On peut en tirer une certaine typologie de ces catastrophes qui avaient pu être prédites. D'abord, on n'y croit pas, d'autant plus qu'elles sont présentées sous des formes cataclysmiques qui les déconsidèrent et nourrissent un scepticisme plus ou moins intéressé. Puis, quand la catastrophe arrive, on tente le tout pour sauver ce qui peut l'être, bien au-delà de ce que permettait auparavant une politique de prévention. C'est ce qui permet de penser que c'est la catastrophe qui nous sauvera, quand elle devient imminente et ne laisse plus de place au doute et à la temporisation. Il ne faut pas trop se lamenter de l'insuffisance des politiques écologiques actuelles car, immanquablement, elles ne feront que monter en puissance à mesure que les températures n'arrêteront pas de monter (tout comme le niveau de la mer), avec des canicules, des sécheresses, des effondrements d'écosystèmes devant lesquels on ne pourra rester inactifs. Tout ce qu'on obtient aujourd'hui, même minime, est crucial mais ne fait que préparer l'avenir d'une véritable transition écologique qui limite les dégâts ou les répare, mais seulement dans l'après-coup. Il y a ensuite un troisième temps, après le déni puis la réaction, celui de l'après-guerre peut-on dire, ne faisant que refaire la dernière guerre, obnubilé par la crainte d'une deuxième vague avec le risque d'en faire trop (ce qui peut avoir comme on l'a vu, l'effet inverse), au lieu de se préparer à la prochaine et servir de répétition générale nous permettant de mieux affronter les virus plus dangereux qui ne manqueront pas d'arriver et nous trouveront sinon dans le même état de vulnérabilité et d'impréparation qu'on pourra dénoncer à loisir.
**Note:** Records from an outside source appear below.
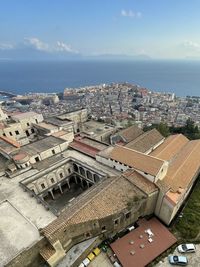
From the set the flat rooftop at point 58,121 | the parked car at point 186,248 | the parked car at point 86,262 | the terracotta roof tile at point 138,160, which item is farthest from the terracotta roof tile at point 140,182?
the flat rooftop at point 58,121

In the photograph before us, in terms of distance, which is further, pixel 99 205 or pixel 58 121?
pixel 58 121

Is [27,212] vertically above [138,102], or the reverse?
[27,212]

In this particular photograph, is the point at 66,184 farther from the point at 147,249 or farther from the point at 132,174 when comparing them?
the point at 147,249

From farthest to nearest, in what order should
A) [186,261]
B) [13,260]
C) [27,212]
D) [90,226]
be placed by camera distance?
[27,212] < [90,226] < [186,261] < [13,260]

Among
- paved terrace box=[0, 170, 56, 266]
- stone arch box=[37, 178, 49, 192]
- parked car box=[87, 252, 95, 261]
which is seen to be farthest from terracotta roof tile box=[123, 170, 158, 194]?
stone arch box=[37, 178, 49, 192]

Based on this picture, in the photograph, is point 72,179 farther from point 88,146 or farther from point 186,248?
point 186,248

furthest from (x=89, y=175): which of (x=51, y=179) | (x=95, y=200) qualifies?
(x=95, y=200)

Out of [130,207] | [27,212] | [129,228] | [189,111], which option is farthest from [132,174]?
[189,111]
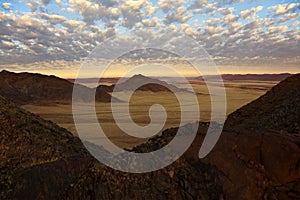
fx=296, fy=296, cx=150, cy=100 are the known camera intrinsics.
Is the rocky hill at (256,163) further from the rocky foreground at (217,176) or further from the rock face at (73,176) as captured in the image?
the rock face at (73,176)

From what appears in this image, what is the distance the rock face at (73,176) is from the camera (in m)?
4.52

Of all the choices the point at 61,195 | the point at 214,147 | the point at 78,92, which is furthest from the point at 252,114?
the point at 78,92

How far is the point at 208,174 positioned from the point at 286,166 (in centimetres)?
116

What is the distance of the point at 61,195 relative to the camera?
16.2 ft

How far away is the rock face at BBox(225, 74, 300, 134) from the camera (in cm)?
716

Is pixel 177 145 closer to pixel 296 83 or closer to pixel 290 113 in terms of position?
pixel 290 113

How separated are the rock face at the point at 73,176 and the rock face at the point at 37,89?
2712 cm

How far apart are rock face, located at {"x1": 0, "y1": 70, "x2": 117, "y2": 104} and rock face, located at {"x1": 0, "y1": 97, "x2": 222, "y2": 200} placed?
89.0ft

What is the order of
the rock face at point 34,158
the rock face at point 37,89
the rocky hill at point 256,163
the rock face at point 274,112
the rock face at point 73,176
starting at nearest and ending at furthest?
the rocky hill at point 256,163 → the rock face at point 73,176 → the rock face at point 34,158 → the rock face at point 274,112 → the rock face at point 37,89

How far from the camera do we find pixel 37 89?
3950 centimetres

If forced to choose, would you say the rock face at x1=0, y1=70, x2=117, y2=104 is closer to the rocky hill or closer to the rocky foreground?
the rocky foreground

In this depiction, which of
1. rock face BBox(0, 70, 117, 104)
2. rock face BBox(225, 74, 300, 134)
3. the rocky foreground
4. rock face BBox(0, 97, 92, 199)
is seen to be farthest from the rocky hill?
rock face BBox(0, 70, 117, 104)

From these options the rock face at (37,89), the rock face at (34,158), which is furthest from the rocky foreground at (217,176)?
the rock face at (37,89)

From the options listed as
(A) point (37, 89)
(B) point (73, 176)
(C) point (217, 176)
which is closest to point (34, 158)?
(B) point (73, 176)
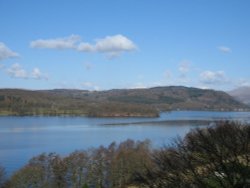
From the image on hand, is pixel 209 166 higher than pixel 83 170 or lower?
higher

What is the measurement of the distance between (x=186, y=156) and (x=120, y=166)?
99.0 ft

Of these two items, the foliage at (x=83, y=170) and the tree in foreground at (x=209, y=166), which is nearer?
the tree in foreground at (x=209, y=166)

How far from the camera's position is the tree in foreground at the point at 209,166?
8703 mm

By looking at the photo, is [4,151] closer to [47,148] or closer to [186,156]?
[47,148]

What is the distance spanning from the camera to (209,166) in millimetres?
9406

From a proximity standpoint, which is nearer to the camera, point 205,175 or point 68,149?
point 205,175

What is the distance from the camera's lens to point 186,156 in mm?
10383

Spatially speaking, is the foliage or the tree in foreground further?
the foliage

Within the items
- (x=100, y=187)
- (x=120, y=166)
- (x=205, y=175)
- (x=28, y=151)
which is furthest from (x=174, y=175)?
(x=28, y=151)

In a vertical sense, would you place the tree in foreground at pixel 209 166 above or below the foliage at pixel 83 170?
above

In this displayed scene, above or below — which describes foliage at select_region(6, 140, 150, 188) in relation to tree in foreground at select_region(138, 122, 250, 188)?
below

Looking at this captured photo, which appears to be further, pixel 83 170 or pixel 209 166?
pixel 83 170

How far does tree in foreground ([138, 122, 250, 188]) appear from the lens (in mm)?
8703

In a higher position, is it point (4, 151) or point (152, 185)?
point (152, 185)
Notre situation est contradictoire puisque dans ce monde en bouleversement écologique et technologique, on n'a jamais eu autant besoin de prédictions à long terme, devenues vitales pour le climat, le travail ou l'énergie, mais qui sont à la fois indispensables et impossibles malgré nos moyens considérables. Il est bien évident qu'il est impossible de prédire les prochaines découvertes ou innovations qui pourront résoudre de nouveaux problèmes ou impacter radicalement notre mode de vie, de même qu'il est impossible de prévoir ce que sera notre réaction collective. Malgré tout, que nous ne puissions jamais vraiment déterminer la date, l'ampleur, les conséquences des catastrophes qui s'annoncent, et que, comme toujours, nous devrons agir en situation d'information imparfaite, cela ne doit pas nous empêcher pour autant de faire le point régulièrement et réfléchir à notre futur avec toutes ses incertitudes.